## MATERIAL FOR THE TASK
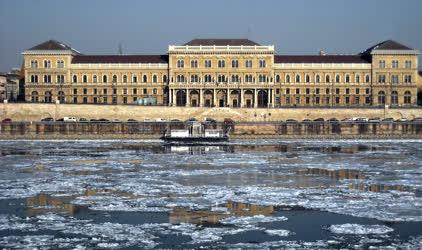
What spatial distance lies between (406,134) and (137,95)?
4887 centimetres

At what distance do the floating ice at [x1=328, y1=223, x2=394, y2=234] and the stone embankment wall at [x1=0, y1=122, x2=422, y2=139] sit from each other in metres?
48.6

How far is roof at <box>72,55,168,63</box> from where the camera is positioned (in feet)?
349

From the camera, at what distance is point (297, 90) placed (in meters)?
104

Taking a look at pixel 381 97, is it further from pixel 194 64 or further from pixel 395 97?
pixel 194 64

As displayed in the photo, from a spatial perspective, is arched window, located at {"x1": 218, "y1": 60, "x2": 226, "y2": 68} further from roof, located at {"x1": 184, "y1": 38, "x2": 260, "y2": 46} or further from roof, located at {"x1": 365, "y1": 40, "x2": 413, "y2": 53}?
roof, located at {"x1": 365, "y1": 40, "x2": 413, "y2": 53}

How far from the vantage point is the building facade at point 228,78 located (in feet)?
338

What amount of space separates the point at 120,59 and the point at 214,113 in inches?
1191

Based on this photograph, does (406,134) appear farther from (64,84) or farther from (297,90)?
(64,84)

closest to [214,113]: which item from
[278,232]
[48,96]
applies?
[48,96]

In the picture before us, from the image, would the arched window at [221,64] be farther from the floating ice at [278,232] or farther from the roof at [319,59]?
the floating ice at [278,232]

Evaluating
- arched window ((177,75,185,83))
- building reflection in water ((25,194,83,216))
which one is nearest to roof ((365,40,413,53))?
arched window ((177,75,185,83))

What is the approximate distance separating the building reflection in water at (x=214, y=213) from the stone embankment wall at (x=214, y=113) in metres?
60.7

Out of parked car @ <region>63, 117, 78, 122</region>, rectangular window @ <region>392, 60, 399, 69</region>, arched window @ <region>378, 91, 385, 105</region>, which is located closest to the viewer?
parked car @ <region>63, 117, 78, 122</region>

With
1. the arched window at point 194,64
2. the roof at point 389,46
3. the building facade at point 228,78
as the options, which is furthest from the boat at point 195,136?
the roof at point 389,46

## WHAT THE TASK REQUIRES
Rewrite all of the records above with every instance of "stone embankment wall" changed to "stone quay wall" and nothing else altered. Omit the pictures from the output.

## OUTPUT
What spatial distance lies between (406,134) and (137,95)?
4887 centimetres

At what distance do the floating ice at [x1=328, y1=223, x2=394, y2=234] and the stone quay wall at [x1=0, y1=122, x2=422, y2=139] sit from each other in metres?
48.6

How far is roof at <box>72,55,168,63</box> from where the camera is positioned (in feet)?
349

From the camera, at what distance is point (297, 90) placed (in meters)?
104

Taking a look at pixel 381 97, is it further from pixel 194 64 or further from pixel 395 97?
pixel 194 64

As displayed in the photo, from a spatial perspective, is arched window, located at {"x1": 218, "y1": 60, "x2": 226, "y2": 68} further from roof, located at {"x1": 184, "y1": 38, "x2": 260, "y2": 46} or further from roof, located at {"x1": 365, "y1": 40, "x2": 413, "y2": 53}?
roof, located at {"x1": 365, "y1": 40, "x2": 413, "y2": 53}

How far from the vantage point is the building facade at point 228,78 located (in feet)?
338

What amount of space separates the point at 120,59 and the point at 214,113 in inches?
1191

Based on this photograph, does (406,134) appear farther from (64,84) or farther from (297,90)?
(64,84)

closest to [214,113]: which item from
[278,232]
[48,96]
applies?
[48,96]

In the picture before us, from the image, would the arched window at [221,64] be farther from the floating ice at [278,232] or farther from the roof at [319,59]?
the floating ice at [278,232]

Evaluating
- arched window ((177,75,185,83))
- building reflection in water ((25,194,83,216))
which one is nearest to roof ((365,40,413,53))?
arched window ((177,75,185,83))

What is the approximate distance separating the building reflection in water at (x=214, y=213) from the stone quay wall at (x=214, y=113) in metres?
60.7

Out of parked car @ <region>63, 117, 78, 122</region>, rectangular window @ <region>392, 60, 399, 69</region>, arched window @ <region>378, 91, 385, 105</region>, which is located closest to the viewer?
parked car @ <region>63, 117, 78, 122</region>

With
1. the arched window at point 194,64
2. the roof at point 389,46
3. the building facade at point 228,78
as the options, which is furthest from the boat at point 195,136?
the roof at point 389,46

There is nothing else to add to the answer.